A quick glance between the pair and Gus started a throbbing heartbeat that made you want to get up and move. Sol joined with a simple but compelling riff that he built and elaborated until everybody was up and dancing. At some apparent signal, a late-middleaged woman with silver shining proudly through her blonde hair, jumped up and supplied words to the melodies. Barkus didn't know what was happening or how many women he was dancing with but goddamn he was enjoying it! After what felt like hours, Sol and Gus relinquished the stage to a group of 20-somethings, Sol clutching his precious banjo, just in case anyone dared to ask for a lend. Gus had a quiet word with the enthusiastic 'drummer' of the group, after which the lad looked less enthusiastic and more interested in an instrument change. They got ambushed by the crowd on the way back to their seats, so Barkus took the opportunity to ask Jim something that had started to nag at him.
“Why did they each call the other 'Ol' One' earlier? Surely one is older than the other.” Jim, whilst polishing a glass in the finest of barkeeping tradition, shrugged.
“They were both born on the same day in the same year,” he rumbled at last. “Dunno what the times were so they're each as old as the other.” Barkus looked at the pair. The short, ever-smiling Sol, looking like he got a joke that no-one else even knew existed, and the tall, stoic Gus who seemed like a thunderstorm could break on his back and he wouldn't turn a hair.
“Proof that Astrology doesn't mean squat then,” he laughed, turning back. Jim's hands ceased their polishing on a glass that gleamed.
“Well no-one knows where they came from, much less their birthplace and apparently even they don't know what time they were born,” Jim told him with a frown that Barkus didn't see as he tried to keep a bug from getting into his beer and resorted to smooshing it on the side of the bottle.
“They're not from here?” he asked in surprise as he wiped his hand on his jeans. He looked back at the slowly-advancing pair. In his tiny hometown at least, 'strangers' had to be really special to get treatment like that and he expected it was the same here.
“Nope, they're blow-ins,” Jim acknowledged another customer and started pouring out a rum and coke -by eye of course- but continued talking to Barkus. “Sol arrived in one day about 20 years ago from the south somewhere and about a week later, Gus arrived out of the north. Neither ever said where they'd come from despite all the gossip's questions and I never asked. None of my business. They're here now and they're good men.” Barkus frowned.

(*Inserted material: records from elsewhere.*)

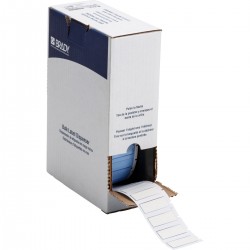 BM-375-175-7641 M710 ve BMP71 için PermaSleeve® Düşük Dumanlı, Halojensiz, Isıyla Daralan Etiketler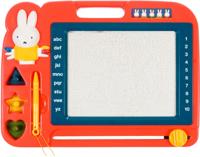 Nijntje magnetisch tekenbord met pen + 3 stempels - thumbnail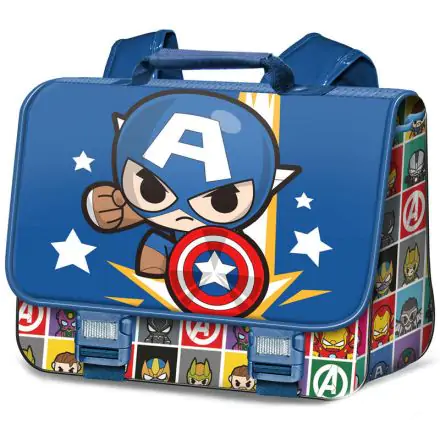 Marvel Captain America Punch backpack schoolbag product photo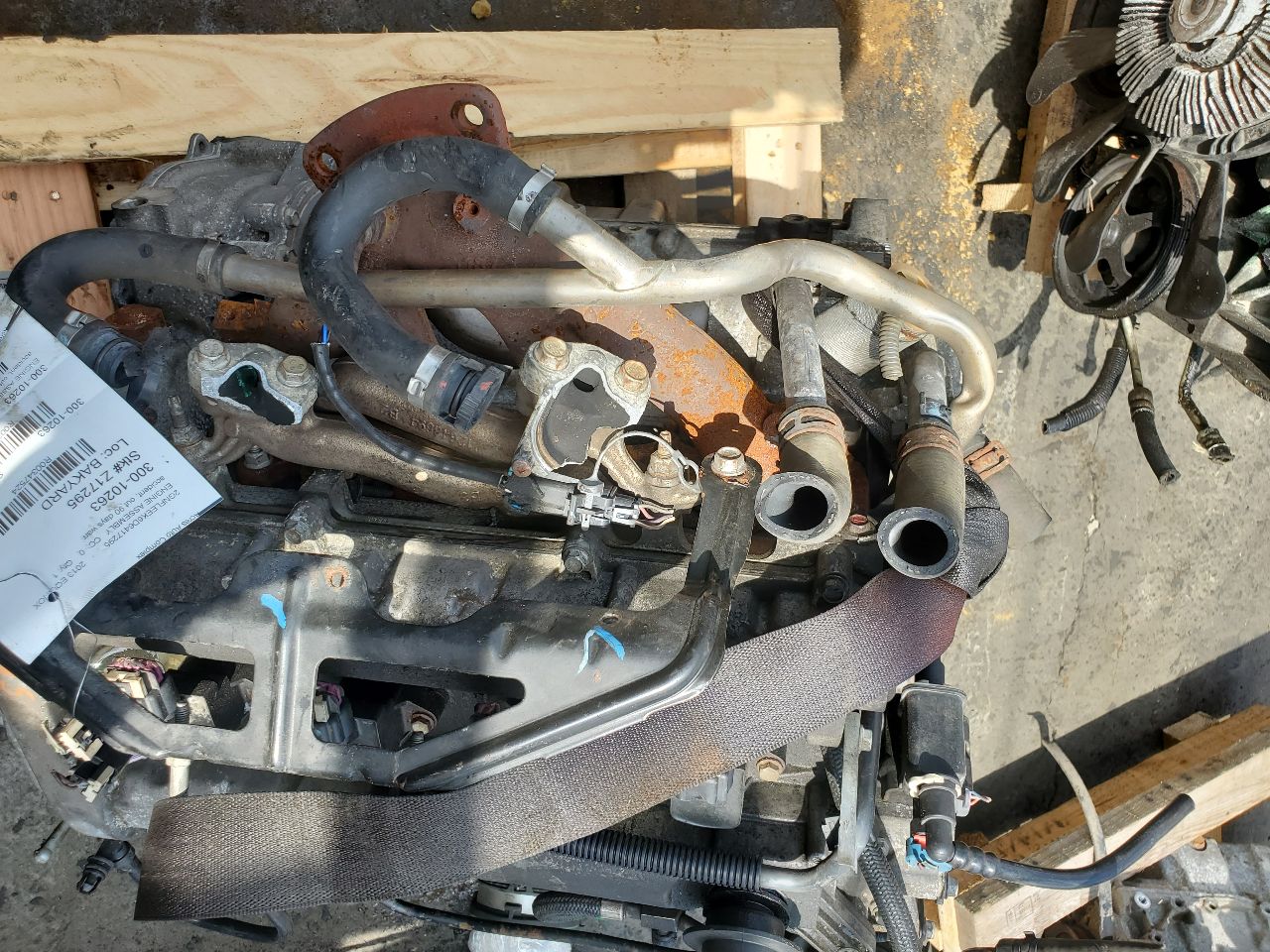 2013 CHEVROLET EQUINOX ENGINE ASSEMBLY - 347524 — photo 6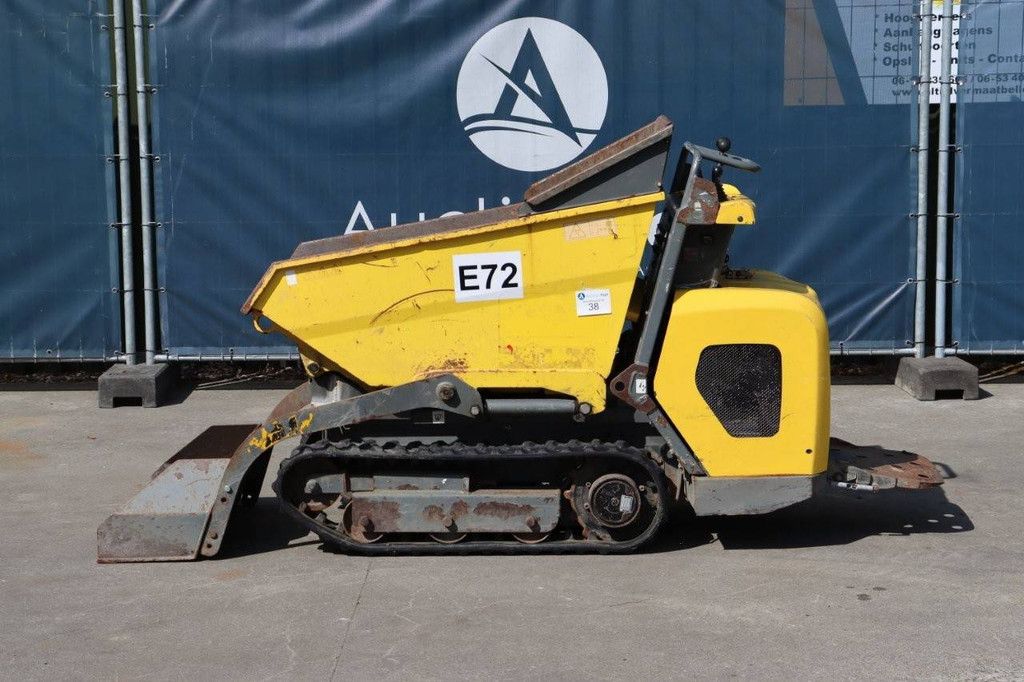 Minidumper Wacker Neuson DT08PL Diesel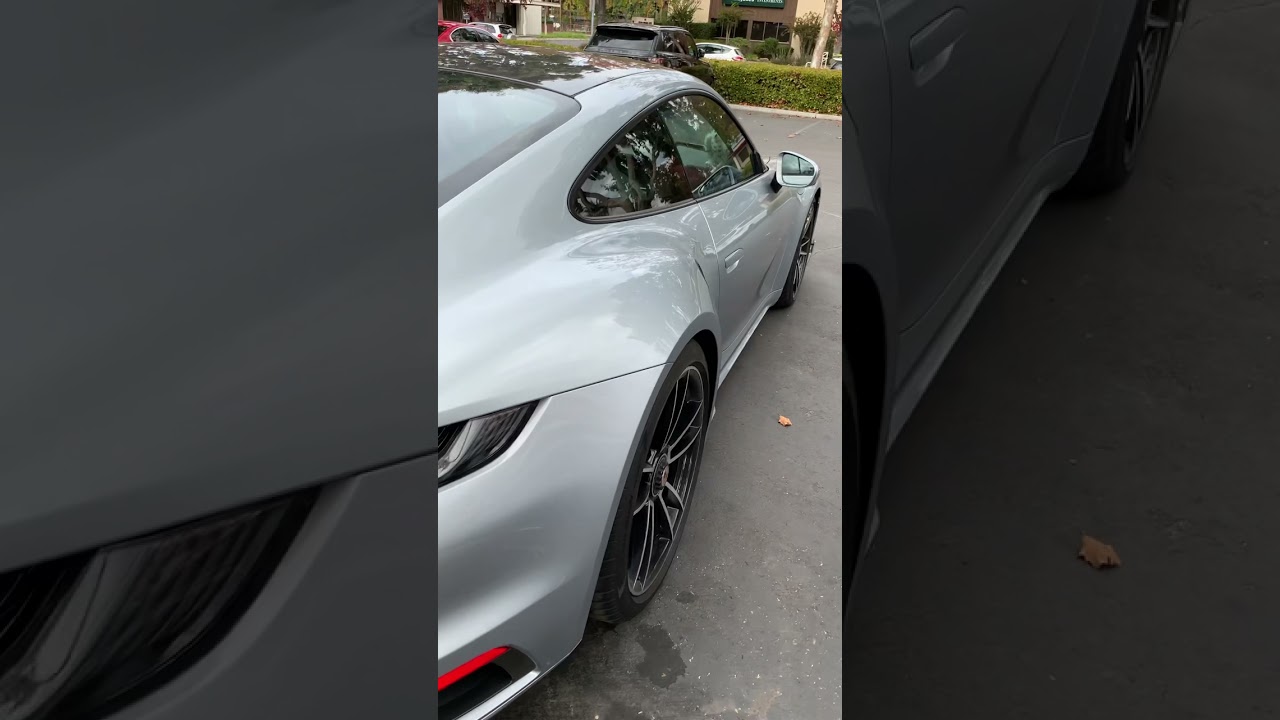 Female-driven 992 Porsche Turbo S! 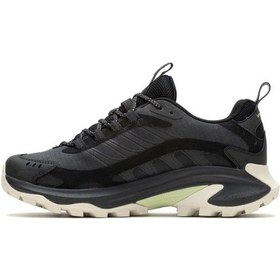 Resim Merrell Moab Speed 2 Mid Gore-tex Kadın Outdoor Bot Siyah J037838 Siyah 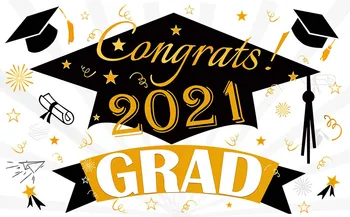 Apsveicu 2021 Grad Fons Izlaidums Puse Balli Portreta Foto Fona Melnu Vāciņu Banner Svinības Photoshoots Plakāti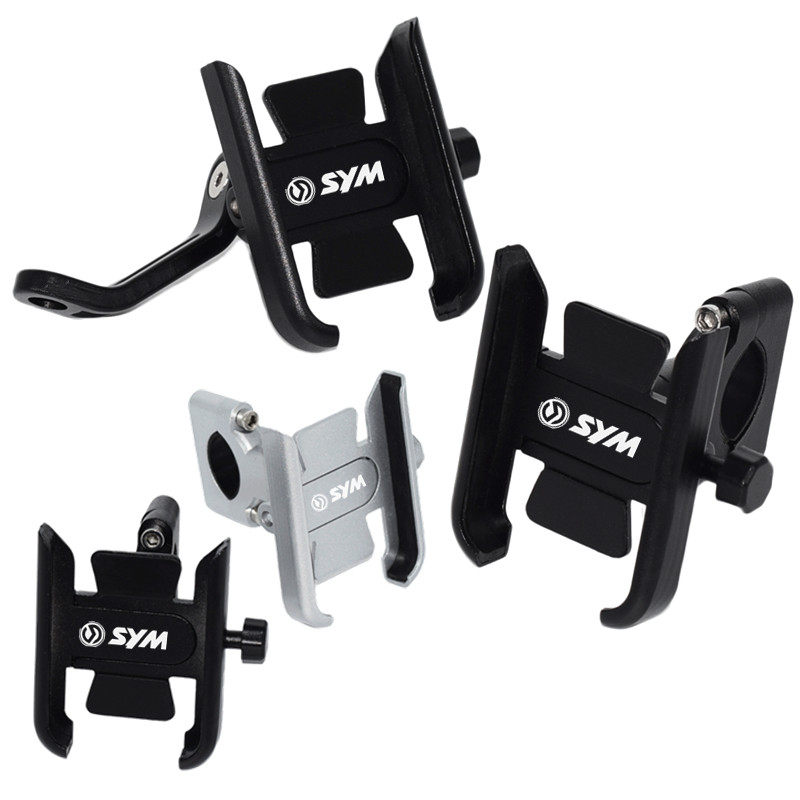 SYM Sanyang small steel cannon JP150 master GR125 Honda 3 FNX150 modified navigation mobile phone holder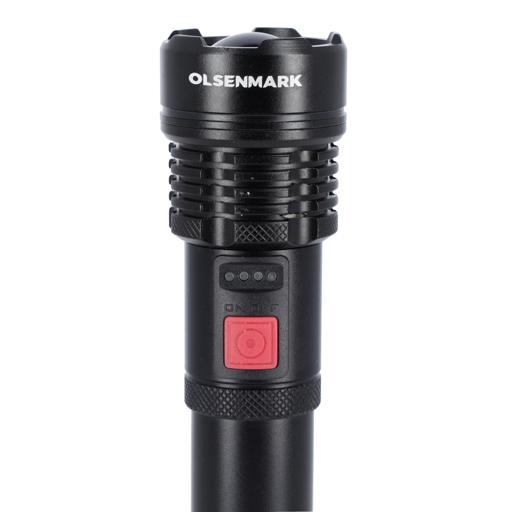 Rechargeable Led Flashlight 1x40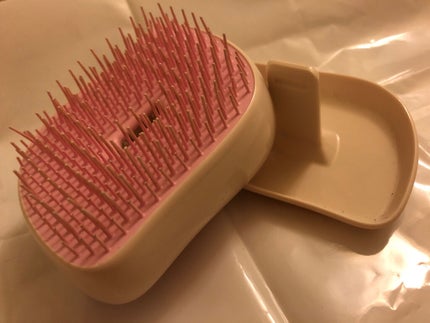 コンパクトスタイラー/TANGLE TEEZER/ヘアブラシを使ったクチコミ(3枚目)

“But how do you know what they got up to before they arrived up here?” Jim's frown returned with emphasis, but the words were out of Barkus' mouth before he could bite them back. “How do you know what they're running from?” Jim looked over at Sol and Gus in the middle of his bar, laughing and joking with his customers, then looked at Barkus, then leaned over the counter. It was all Barkus could do not to scuttle backwards. Jim was b-i-i-ig.
“Who said they're running? And as I said,” Jim growled a bare six inches from Barkus' face. “They're good men.” He pulled back, shook his head and carried the rum and coke to its waiting recipient while Barkus tried not to look relieved as Sol and Gus returned.
“So what did Jim have to say then?” Sol asked as they sat back down on either side of Barkus.
“Jim's not into Astrology, is he?” Barkus asked instead, taking a slug of beer, for some reason his throat was very dry. Sol whistled and Gus grimaced.
“You didn't get into that did you?” Gus shook his head. “You poor bastard.”